Outcomes for children and adolescents with cancer are markedly influenced by comprehensive and accurate initial evaluation as well as treatment. Modern risk-based therapy often depends upon biologic testing of diagnostic material. Therefore all children and adolescents suspected of having cancer must have access and timely referral to pediatric oncology specialists for high quality screening and diagnostic testing, treatment, rehabilitation and post-treatment monitoring for recurrence as well as long-term and late effects of therapy.

Thalassemia major

Thalassemia major is the most common life-threatening genetic disease. Even though long-term supportive care with regular red cell transfusion and intensive chelation therapy for iron overload may prolong life-expectancy to the fourth decade of life, bone marrow transplantation remains the only curative option. Appropriate supportive care is quite expensive and may not be regularly available in most low-income areas.
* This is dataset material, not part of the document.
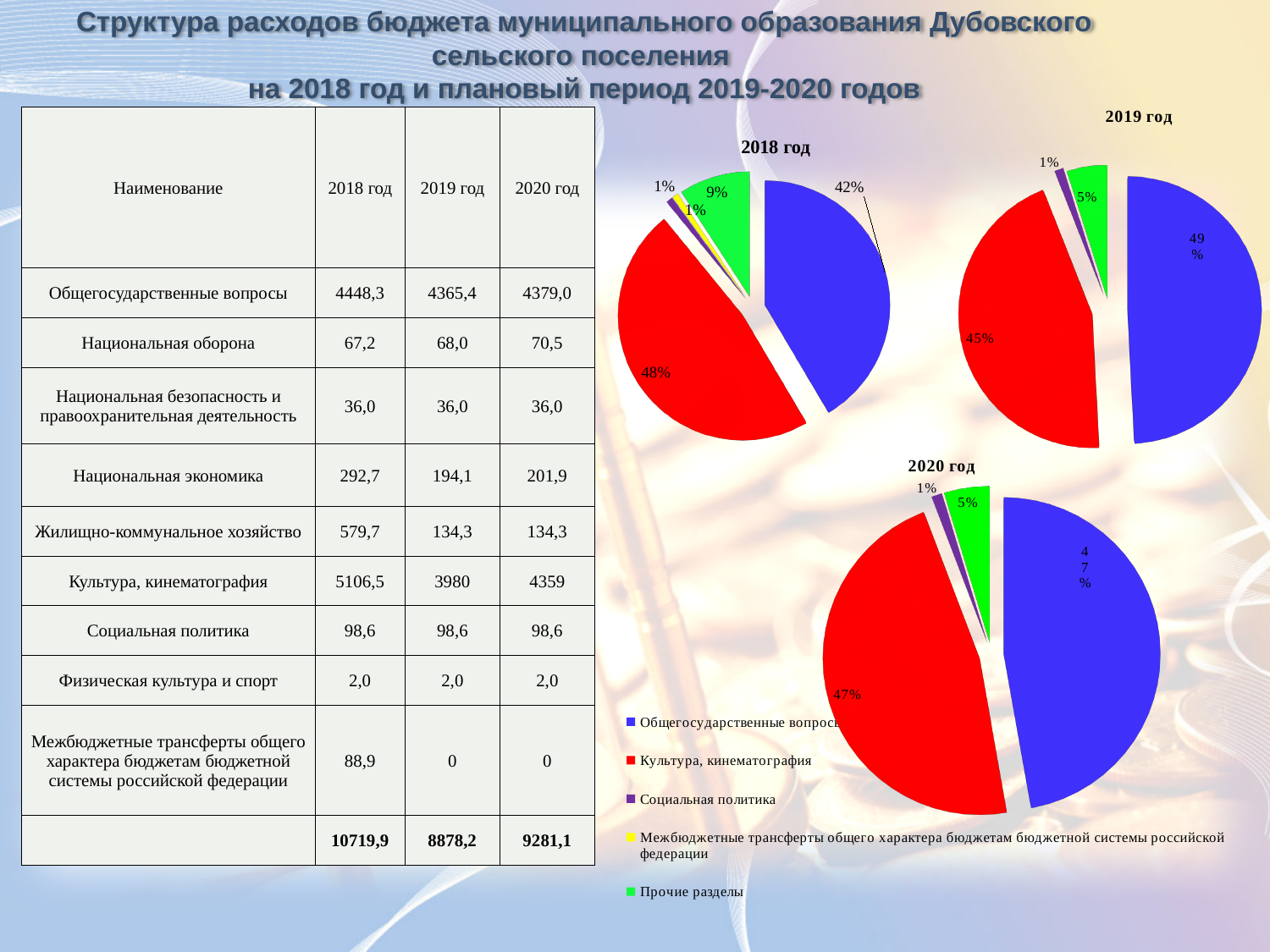
In the 2018 год pie chart, which category has the largest share? Культура, кинематография In the 2019 год pie chart, what share does Культура, кинематография have? 45% In the 2018 год pie chart, what is the difference between the shares of Культура, кинематография and Общегосударственные вопросы? 6% In the 2019 год pie chart, what share does Общегосударственные вопросы have? 49% In the 2019 год pie chart, which category has the largest share? Общегосударственные вопросы In the 2018 год pie chart, what share does Культура, кинематография have? 48% What type of charts are shown on the slide? Pie charts How many categories does the legend of the pie charts list? 5 In the 2019 год pie chart, which is larger: the share of Общегосударственные вопросы or the share of Культура, кинематография? Общегосударственные вопросы In the 2018 год pie chart, what share does Общегосударственные вопросы have? 42% In the 2018 год pie chart, what share does Прочие разделы have? 9% In the 2020 год pie chart, what share does Прочие разделы have? 5%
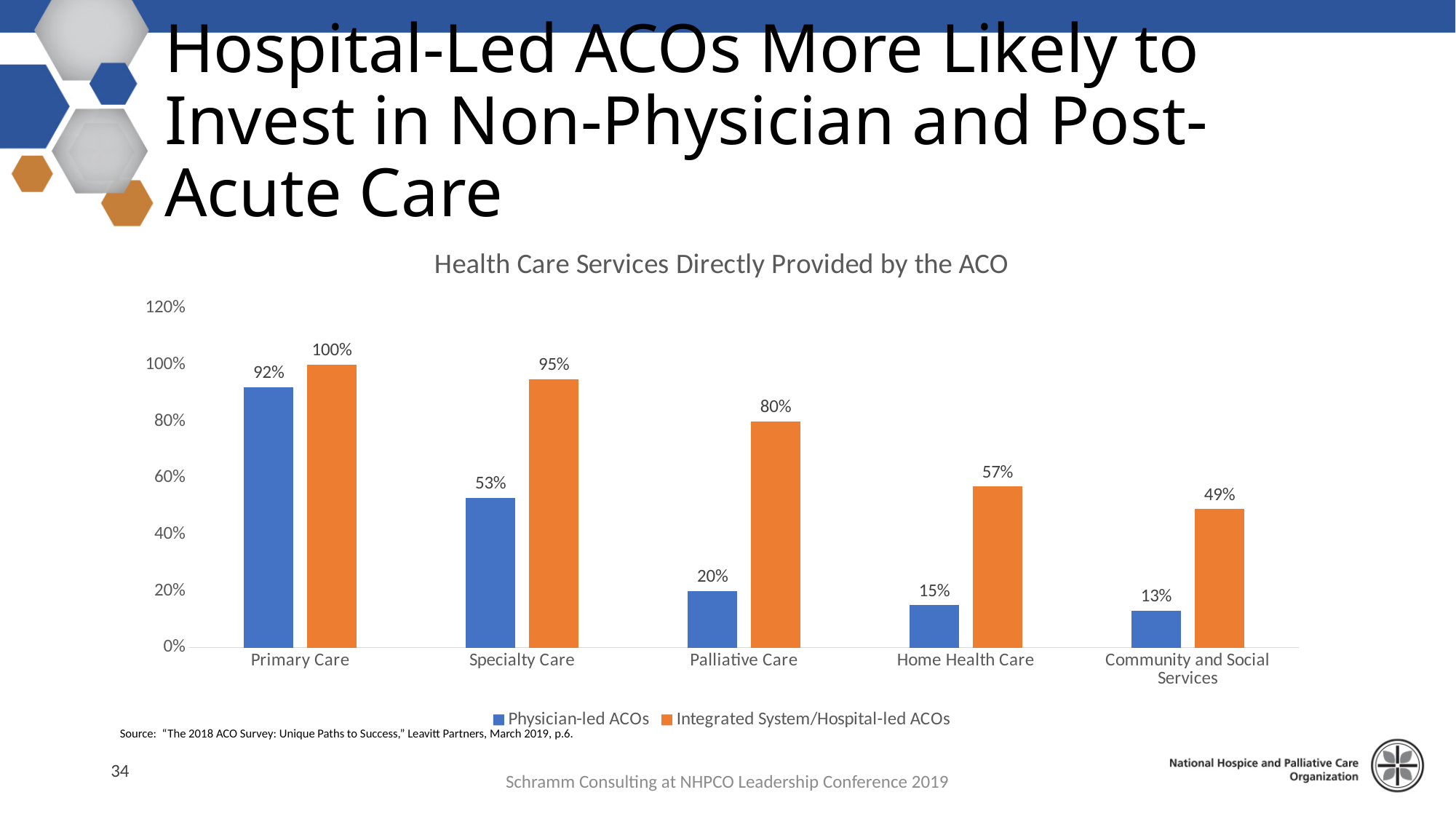
What is the title of the chart? Health Care Services Directly Provided by the ACO What is the difference between Integrated System/Hospital-led ACOs and Physician-led ACOs in Specialty Care? 42% What kind of chart is shown on the slide? Bar chart Which is larger in Home Health Care: Physician-led ACOs or Integrated System/Hospital-led ACOs? Integrated System/Hospital-led ACOs How many series does the legend list? 2 What is the value for Physician-led ACOs in Palliative Care? 20% What is the value for Physician-led ACOs in Community and Social Services? 13% How many categories are shown on the x axis? 5 Which category has the highest value for Integrated System/Hospital-led ACOs? Primary Care What is the difference between Integrated System/Hospital-led ACOs and Physician-led ACOs in Palliative Care? 60% What is the value for Integrated System/Hospital-led ACOs in Home Health Care? 57% Which category has the lowest value for Physician-led ACOs? Community and Social Services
Without transfusion support children rarely survive beyond 5 years and with transfusions but no chelation therapy life expectancy rarely extends beyond adolescence. The overall costs of long term supportive care are well above those of transplantation, this trend will most likely increasing over time as chelation therapy becomes more expensive while transplant procedures tend to become simpler and more tolerable.

Rhabdomyosarcoma (RMS)

Accounts for 50% of soft tissue sarcomas in the pediatric age group. The estimated average annual incident rate is 4.3 cases per million children, 2/3 are less than 6 years old and the remaining third are adolescents. It is slightly more frequent in males1.